Я толкала Бориса к творчеству, уводя от жизни невольно, а жизнь в нем ух какая скопилась тем временем. Но могла ли я его научить жизни, не знаю, ведь я даже и не знаю, как это да и зачем это нужно "весело жить". В общем это очень странно – желая добра, причинила много зла. Потому, думаю, лучше будет ему (а как это будет тяжело и мне) меня реже видеть, пока не усядется в жизнь, как в свой дом.
Пишу тебе это для того, чтобы ты был мне Памятью об этом, ведь знаю, будет тяжело его не видеть, часто, не знать, что с ним, так что если придет слабость, будь моей Памятью.
Ну вот, мой милый, дорогой Николай, еще один груз на тебя взваливается. Ты чувствуешь ли, какую я несу ответственность за то, что сделала с Борисом. Еще совсем недавно, когда он писал с юга, что любит Наташу, я на это: "Очень хорошо, но почему же ты мне не присылаешь стихов?" Будто нельзя ему любить просто, как всем людям, без стихов, просто как человеку, а обязательно en qualité de[125]
Борис Поплавский – гениальный поэт. А гениальность, как видишь, мешает жить. Ах, как тяжело так увидеть свои ошибки.Ну, Котенок, а ты? Тебе я не несу угрозы смерти? Смотри, не прозевай своей жизни, потому что со мной нет жизни. Я даже не знаю, как за это принимаются. Мне бы век сидеть в кресле и, куря папиросу, читать.

== ПЕРЕЧЕНЬ ДАННЫХ ==
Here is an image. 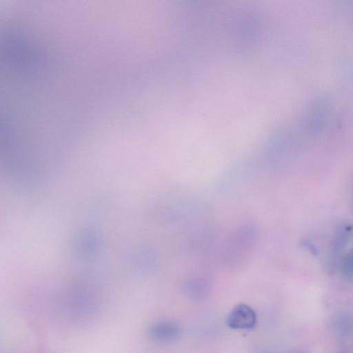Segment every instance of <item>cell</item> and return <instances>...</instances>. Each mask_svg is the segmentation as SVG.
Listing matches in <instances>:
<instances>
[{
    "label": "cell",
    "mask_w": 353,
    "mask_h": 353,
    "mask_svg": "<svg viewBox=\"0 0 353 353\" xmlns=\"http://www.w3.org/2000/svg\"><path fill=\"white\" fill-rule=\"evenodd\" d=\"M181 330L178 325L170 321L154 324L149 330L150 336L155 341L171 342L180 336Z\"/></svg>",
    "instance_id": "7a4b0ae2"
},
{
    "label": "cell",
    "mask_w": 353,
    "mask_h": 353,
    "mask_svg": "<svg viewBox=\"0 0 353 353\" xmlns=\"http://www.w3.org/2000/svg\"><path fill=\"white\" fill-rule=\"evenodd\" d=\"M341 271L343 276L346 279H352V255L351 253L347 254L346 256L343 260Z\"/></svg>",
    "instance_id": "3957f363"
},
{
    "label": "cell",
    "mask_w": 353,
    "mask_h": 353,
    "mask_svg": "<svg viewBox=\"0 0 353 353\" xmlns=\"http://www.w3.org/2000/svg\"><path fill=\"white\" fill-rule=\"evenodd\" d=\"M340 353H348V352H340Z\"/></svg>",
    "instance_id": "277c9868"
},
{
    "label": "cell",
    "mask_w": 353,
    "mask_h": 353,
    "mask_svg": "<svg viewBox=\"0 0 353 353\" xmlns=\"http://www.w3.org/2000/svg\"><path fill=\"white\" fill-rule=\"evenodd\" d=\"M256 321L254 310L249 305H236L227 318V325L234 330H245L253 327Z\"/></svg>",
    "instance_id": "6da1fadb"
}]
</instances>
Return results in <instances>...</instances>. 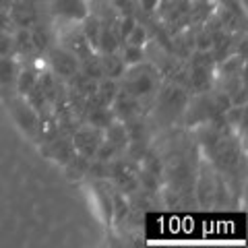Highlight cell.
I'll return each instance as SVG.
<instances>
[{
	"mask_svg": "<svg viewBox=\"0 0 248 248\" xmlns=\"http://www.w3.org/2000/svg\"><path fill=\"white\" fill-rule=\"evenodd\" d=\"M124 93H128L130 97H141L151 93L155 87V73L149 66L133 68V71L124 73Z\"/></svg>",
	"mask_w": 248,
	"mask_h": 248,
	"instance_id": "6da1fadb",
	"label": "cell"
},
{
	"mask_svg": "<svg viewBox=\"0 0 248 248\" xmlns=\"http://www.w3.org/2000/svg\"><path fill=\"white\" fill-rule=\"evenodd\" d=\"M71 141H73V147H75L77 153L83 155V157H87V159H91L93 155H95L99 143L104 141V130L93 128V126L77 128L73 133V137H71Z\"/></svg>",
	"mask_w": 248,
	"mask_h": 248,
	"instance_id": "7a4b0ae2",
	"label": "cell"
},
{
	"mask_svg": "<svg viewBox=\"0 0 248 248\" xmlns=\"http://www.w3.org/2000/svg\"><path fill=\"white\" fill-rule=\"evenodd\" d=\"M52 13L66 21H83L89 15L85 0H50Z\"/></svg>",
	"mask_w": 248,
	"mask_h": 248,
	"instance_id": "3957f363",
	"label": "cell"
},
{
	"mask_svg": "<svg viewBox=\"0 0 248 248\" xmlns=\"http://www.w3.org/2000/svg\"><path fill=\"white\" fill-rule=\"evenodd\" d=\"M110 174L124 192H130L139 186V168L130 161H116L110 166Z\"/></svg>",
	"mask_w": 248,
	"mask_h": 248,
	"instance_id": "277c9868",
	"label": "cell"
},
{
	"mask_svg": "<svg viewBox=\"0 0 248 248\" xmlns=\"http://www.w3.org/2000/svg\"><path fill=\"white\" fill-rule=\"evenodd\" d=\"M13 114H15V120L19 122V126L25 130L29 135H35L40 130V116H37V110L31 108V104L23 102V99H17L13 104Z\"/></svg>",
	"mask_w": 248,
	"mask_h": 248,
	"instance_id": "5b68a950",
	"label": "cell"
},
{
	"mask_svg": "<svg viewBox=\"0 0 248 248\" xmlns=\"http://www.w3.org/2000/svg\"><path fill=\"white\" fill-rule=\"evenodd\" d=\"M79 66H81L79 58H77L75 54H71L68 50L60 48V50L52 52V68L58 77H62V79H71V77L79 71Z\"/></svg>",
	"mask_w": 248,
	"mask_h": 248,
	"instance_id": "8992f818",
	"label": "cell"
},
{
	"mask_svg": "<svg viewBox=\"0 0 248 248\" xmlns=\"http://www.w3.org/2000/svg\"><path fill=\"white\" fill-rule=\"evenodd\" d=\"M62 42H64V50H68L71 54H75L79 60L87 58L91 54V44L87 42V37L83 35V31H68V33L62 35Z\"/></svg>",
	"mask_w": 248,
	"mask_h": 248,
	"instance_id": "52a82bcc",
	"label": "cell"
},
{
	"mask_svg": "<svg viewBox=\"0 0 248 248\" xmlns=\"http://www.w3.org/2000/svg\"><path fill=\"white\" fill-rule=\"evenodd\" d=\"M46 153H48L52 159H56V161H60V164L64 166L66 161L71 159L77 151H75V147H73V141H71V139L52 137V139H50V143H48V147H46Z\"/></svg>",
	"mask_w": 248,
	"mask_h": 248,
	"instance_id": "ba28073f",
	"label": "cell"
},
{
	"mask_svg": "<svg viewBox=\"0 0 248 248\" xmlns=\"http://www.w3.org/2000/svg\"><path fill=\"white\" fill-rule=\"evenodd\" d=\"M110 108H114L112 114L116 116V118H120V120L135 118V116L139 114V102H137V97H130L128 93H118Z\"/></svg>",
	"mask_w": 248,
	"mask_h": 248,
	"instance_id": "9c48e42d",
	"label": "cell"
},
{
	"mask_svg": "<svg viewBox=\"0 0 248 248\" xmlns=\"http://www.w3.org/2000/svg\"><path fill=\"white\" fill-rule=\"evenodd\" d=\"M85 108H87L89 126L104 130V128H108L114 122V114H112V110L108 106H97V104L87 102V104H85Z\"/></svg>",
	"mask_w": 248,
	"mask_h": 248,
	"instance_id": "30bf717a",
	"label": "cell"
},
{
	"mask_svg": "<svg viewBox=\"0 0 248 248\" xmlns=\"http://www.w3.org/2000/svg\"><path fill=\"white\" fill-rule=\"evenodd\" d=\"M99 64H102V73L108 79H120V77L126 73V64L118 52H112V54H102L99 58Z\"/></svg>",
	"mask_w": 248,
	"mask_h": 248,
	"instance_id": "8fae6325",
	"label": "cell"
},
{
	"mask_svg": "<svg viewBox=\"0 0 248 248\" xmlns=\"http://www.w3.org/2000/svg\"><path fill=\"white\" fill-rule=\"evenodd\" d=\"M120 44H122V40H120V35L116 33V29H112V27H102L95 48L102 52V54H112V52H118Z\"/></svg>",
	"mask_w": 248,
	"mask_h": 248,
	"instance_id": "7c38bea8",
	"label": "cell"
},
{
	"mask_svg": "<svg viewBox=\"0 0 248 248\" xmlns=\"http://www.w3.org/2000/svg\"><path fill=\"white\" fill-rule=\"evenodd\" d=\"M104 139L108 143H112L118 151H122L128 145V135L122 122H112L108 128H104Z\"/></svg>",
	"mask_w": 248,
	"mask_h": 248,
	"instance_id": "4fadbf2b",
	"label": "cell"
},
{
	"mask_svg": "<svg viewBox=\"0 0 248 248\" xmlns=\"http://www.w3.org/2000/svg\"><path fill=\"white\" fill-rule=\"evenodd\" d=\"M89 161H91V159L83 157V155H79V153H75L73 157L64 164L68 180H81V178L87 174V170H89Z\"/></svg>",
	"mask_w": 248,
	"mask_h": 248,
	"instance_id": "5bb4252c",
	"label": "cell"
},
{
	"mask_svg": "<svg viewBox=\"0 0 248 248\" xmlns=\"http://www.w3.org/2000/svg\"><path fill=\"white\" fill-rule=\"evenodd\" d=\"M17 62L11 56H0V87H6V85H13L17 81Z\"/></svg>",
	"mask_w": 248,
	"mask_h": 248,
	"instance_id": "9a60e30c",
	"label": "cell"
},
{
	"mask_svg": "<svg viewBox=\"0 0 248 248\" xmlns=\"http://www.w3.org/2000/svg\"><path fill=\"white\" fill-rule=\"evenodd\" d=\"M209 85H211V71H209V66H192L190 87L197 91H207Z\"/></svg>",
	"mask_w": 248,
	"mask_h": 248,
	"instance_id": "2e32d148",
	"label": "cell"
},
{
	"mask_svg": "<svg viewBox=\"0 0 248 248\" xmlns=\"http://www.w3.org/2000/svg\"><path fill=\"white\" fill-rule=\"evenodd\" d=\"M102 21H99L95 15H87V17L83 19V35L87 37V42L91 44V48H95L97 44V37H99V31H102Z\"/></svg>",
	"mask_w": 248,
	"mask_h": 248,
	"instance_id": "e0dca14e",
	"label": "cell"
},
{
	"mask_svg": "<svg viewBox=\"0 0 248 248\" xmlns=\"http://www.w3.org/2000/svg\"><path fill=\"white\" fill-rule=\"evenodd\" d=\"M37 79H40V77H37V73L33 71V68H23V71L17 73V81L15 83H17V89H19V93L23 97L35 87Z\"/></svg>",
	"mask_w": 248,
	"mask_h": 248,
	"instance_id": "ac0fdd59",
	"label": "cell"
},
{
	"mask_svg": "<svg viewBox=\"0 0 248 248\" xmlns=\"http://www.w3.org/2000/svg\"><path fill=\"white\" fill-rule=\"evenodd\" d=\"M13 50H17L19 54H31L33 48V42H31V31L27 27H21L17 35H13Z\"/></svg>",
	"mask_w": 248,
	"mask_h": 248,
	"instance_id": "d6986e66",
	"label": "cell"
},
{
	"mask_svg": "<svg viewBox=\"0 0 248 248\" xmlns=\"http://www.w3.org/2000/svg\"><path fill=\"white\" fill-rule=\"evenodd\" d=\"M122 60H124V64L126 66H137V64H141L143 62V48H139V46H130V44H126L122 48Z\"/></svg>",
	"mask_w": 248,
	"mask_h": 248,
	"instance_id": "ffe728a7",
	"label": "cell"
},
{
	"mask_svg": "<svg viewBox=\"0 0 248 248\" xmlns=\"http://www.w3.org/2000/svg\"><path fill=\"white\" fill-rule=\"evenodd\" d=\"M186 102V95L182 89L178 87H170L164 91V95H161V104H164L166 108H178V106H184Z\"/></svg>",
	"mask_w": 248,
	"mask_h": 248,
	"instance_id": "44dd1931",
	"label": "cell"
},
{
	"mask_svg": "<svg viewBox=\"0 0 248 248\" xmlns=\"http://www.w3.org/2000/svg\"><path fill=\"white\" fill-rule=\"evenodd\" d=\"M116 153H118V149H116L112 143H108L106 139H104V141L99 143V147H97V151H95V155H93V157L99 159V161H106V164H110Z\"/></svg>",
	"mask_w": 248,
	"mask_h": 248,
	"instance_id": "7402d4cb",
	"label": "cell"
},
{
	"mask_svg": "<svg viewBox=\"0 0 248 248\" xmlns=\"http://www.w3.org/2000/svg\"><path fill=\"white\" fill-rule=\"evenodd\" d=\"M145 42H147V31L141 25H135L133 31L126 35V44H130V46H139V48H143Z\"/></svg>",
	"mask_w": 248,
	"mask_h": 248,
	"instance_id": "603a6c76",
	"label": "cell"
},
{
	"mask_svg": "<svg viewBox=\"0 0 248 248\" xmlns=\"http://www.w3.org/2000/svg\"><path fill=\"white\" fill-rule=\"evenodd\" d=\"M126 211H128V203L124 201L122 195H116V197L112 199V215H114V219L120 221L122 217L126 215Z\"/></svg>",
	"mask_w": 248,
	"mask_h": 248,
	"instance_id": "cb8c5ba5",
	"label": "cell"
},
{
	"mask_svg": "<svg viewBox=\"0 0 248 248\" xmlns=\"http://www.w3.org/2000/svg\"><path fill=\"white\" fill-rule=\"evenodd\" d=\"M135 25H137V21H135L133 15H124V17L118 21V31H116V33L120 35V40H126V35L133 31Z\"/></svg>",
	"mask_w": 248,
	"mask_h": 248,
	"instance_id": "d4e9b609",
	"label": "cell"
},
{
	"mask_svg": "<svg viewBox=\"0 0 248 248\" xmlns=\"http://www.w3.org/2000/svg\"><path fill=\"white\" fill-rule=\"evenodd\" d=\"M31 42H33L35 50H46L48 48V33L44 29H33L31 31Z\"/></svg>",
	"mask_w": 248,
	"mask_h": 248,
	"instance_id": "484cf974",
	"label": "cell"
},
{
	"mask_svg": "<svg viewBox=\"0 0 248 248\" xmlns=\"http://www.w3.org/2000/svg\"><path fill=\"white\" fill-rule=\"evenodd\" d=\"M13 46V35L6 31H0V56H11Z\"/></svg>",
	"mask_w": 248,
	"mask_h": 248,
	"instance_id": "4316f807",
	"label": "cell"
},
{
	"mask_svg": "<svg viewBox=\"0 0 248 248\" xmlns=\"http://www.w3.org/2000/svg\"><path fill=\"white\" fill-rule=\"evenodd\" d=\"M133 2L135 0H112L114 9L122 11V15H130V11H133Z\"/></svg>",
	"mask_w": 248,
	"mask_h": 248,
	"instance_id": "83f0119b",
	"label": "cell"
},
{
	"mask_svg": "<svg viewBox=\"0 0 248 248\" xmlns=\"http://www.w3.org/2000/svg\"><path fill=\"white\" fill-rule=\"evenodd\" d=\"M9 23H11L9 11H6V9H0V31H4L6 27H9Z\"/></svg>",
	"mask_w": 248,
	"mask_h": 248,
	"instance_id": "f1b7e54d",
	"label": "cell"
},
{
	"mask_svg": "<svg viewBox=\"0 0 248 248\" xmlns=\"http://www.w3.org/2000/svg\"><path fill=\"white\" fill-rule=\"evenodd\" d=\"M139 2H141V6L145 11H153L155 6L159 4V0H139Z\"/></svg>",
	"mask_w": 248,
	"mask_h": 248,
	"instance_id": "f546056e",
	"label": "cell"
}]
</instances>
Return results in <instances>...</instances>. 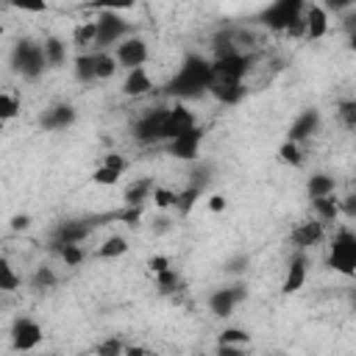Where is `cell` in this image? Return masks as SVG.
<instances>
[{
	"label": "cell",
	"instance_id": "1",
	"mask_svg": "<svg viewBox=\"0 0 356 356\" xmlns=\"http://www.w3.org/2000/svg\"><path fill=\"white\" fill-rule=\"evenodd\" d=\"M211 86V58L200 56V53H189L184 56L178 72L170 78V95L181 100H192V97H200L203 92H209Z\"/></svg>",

== ПИСЬМЕННОЕ ЗАДАНИЕ 1 ==
Перечислите всех людей, которых отрывок называет по имени.
== ПИСЬМЕННОЕ ЗАДАНИЕ 2 ==
Объясните по отрывку, для чего Николаю пишут обо всём этом.
== ПИСЬМЕННОЕ ЗАДАНИЕ 3 ==
Напишите продолжение отрывка о Борисе Поплавском, начиная сразу после его последней фразы.

== ПИСЬМЕННЫЙ ОТВЕТ 1 ==
Борис (Борис Поплавский), Николай, Наташа.

== ПИСЬМЕННЫЙ ОТВЕТ 2 ==
Это пишется для того, чтобы Николай стал Памятью о решении реже видеться с Борисом. Не видеть его и не знать, что с ним, будет тяжело. Поэтому, если придет слабость, Николай должен быть этой Памятью.

== ПИСЬМЕННЫЙ ОТВЕТ 3 ==
Скоро уже я и приеду, и в понедельник вечером уже ты будешь сидеть у меня. Приятно думать об этом. Надо будет только приобрести кресло и для друзей, а то я сижу в кресле, мне-то удобно, а диван, я знаю, плох, и ты на нем всегда ерзаешь. Видел ли ты Софью? Как здоровье Беби? А Миша здоров, весел, ходит на службу, не очень ли устает? В общем, ты даже и не отдохнул фактически в этом году. Милый, милый. Кланяйся Мише и Борису. Он почему-то снова мне 3 дня не пишет. Не знаю, чем я его обидела. Я не хотела, во всяком случае, его обижать.
Сейчас над океаном стоит водяная пыль и солнце прячется. Как рано приходится уходить с пляжа домой.
Ночью.
Ах, дорогой мой, какая свирепая буря, свистит, хлещет, бьет, шумит, хлопает всеми ставнями, будто сорвать их хочет, и рвет, рвет, рвет. Боже мой, спаси всех, кто в море остались. Какой страх!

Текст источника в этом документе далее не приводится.